TEHRAN (Reuters) -- Iran's supreme leader has appointed Ayatollah Sadeq Larijani as the new head of the country's judiciary, state television reported.
Larijani, a brother of parliament speaker Ali Larijani and a member of Iran's hard-line constitutional watchdog, the Guardians Council, replaces Ayatollah Mahmud Hashemi-Shahrudi, whose 10-year term has ended.
Supreme Leader Ayatollah Ali Khamenei said in a letter to Larijani that he hoped the judiciary would flourish under him. Larijani, a cleric born in Iraq's holy Shi'ite city of Najaf, will serve a five-year term.
Some reformist websites had recently reported that Larijani was hesitant to accept the position because of the mass arrests of moderate detainees over unrest that erupted after the country's disputed June 12 presidential election.
Iran arrested hundreds of people after the vote during the country's worst street unrest since its 1979 Islamic Revolution.
After police and security forces quelled the street turmoil, the leadership put on trial more than 100 moderates, despite the damage it might inflict on the government's legitimacy and relations with the West.

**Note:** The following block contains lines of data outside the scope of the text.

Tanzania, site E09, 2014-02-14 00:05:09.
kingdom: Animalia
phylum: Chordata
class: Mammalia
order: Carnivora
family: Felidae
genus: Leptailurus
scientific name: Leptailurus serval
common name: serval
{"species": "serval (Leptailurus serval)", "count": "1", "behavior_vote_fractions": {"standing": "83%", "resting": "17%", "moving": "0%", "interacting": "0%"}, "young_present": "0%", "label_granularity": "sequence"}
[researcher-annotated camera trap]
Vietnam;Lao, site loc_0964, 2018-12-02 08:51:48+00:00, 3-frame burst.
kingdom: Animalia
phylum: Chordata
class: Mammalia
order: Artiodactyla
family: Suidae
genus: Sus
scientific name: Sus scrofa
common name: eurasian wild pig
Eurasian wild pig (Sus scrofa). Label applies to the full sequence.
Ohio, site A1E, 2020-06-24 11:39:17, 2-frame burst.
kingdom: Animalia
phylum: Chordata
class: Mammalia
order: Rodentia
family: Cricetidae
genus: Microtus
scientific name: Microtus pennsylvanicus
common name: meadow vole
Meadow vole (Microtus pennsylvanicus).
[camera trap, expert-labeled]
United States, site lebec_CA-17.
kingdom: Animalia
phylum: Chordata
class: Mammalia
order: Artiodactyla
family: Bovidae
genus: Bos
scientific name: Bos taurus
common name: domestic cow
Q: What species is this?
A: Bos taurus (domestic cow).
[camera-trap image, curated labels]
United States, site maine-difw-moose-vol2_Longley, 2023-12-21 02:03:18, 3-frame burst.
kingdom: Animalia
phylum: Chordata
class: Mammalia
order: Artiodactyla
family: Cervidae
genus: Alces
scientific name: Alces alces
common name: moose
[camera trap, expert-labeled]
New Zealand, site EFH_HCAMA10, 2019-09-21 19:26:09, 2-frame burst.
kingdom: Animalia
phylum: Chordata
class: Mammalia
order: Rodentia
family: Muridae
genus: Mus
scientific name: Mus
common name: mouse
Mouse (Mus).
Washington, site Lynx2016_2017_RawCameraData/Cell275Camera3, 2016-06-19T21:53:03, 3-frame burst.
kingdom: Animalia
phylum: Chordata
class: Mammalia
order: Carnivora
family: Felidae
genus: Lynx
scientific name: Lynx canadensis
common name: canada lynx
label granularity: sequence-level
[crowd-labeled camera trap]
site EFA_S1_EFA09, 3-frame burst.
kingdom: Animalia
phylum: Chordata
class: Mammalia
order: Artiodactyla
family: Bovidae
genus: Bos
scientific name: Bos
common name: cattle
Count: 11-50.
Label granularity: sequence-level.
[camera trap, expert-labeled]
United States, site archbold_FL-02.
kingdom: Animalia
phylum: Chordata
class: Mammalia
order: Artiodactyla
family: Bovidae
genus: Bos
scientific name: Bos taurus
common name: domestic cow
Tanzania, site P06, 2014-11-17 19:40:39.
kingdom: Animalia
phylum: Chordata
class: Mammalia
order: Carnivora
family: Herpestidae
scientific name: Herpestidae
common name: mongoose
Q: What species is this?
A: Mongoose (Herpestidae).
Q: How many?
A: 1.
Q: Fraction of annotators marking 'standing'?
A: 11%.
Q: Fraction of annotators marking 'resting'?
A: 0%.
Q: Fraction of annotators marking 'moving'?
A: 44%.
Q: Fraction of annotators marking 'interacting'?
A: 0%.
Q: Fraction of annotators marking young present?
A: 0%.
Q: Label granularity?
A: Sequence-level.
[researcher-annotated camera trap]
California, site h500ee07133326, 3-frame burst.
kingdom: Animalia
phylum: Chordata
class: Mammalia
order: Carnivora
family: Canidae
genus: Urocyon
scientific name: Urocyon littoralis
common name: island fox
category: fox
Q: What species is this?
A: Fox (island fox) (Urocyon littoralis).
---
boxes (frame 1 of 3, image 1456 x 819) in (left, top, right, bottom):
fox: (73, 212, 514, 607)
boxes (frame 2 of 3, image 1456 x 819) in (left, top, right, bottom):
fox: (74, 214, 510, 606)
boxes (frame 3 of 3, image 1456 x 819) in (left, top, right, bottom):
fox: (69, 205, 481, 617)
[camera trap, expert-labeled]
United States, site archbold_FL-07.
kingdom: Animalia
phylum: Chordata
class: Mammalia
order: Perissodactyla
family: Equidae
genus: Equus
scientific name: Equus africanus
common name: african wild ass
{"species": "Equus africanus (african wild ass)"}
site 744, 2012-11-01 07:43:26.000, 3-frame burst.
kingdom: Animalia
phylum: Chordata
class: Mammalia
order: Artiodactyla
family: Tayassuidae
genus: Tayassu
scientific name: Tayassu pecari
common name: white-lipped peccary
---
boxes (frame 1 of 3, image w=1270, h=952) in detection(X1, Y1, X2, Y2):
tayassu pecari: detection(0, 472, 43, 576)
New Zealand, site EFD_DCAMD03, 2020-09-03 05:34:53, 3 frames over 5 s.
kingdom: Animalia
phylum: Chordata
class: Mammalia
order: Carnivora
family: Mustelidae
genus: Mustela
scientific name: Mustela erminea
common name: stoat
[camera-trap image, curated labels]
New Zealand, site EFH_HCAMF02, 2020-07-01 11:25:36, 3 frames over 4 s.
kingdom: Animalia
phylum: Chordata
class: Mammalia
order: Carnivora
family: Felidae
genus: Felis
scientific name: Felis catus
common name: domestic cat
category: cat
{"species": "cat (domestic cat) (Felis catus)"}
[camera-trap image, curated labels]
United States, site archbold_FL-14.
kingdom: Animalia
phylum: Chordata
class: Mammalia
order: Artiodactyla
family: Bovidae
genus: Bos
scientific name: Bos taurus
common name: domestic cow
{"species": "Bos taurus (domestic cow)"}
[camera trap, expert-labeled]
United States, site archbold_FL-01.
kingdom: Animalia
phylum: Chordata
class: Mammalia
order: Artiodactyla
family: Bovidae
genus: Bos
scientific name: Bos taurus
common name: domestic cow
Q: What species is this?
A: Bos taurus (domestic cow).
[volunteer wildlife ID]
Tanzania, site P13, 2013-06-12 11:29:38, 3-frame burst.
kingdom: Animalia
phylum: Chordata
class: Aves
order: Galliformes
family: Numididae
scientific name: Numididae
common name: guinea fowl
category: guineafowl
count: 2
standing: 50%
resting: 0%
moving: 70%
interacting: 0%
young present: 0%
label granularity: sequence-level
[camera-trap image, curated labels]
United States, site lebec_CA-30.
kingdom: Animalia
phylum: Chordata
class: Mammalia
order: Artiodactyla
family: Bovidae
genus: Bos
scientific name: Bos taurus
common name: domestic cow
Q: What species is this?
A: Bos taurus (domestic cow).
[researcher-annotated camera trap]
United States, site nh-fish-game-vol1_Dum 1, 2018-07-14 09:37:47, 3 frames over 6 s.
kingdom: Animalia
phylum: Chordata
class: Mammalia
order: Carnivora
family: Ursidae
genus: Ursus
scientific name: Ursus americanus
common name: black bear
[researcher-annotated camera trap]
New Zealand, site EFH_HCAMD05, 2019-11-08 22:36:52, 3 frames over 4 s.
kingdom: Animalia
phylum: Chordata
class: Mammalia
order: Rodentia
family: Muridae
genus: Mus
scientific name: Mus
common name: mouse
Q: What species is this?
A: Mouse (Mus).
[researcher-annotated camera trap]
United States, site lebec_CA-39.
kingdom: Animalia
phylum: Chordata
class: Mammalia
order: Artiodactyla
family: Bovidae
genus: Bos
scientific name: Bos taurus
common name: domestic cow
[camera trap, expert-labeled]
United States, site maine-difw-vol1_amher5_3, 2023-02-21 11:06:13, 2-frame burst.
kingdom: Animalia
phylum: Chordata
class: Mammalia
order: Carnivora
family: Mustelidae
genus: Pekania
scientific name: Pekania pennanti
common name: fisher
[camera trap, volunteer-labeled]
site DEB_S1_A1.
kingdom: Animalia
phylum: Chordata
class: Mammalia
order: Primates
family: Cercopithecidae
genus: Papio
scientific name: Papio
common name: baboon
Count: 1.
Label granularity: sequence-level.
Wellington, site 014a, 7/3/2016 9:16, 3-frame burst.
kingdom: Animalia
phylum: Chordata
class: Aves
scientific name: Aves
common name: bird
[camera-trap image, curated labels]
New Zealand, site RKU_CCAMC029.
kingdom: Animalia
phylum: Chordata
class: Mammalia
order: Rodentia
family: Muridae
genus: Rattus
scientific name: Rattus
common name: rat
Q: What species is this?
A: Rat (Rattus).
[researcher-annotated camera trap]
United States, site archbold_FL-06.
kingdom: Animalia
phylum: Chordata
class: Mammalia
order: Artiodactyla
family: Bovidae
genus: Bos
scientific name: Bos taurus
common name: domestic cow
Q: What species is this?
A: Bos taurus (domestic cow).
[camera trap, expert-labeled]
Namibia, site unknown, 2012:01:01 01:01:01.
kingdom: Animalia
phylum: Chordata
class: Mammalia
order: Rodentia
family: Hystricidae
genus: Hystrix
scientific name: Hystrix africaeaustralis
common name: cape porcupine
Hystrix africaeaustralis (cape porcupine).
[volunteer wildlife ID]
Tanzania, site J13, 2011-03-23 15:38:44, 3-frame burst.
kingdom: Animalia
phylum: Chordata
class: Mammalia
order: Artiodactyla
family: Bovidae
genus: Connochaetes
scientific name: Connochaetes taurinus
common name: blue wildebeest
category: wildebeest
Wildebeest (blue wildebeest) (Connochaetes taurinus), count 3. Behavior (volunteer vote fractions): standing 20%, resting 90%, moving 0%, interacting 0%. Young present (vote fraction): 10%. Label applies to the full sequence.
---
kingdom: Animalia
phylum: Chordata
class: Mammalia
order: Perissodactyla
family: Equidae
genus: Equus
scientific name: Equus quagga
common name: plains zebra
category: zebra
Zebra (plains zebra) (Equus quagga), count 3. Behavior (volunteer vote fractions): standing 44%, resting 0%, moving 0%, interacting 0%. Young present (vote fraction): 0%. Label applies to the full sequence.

At least 200 people remain in jail, including senior moderate politicians, activists, lawyers, and journalists.
The presidential poll has also plunged the country into its biggest internal crisis in the past three decades and has exposed deepening divisions in its ruling elite.
Moderate defeated presidential candidates Mir Hossein Musavi and Mehdi Karrubi say the vote was rigged to secure the reelection of President Mahmud Ahmadinejad, but the authorities have said it was the healthiest election the country has had.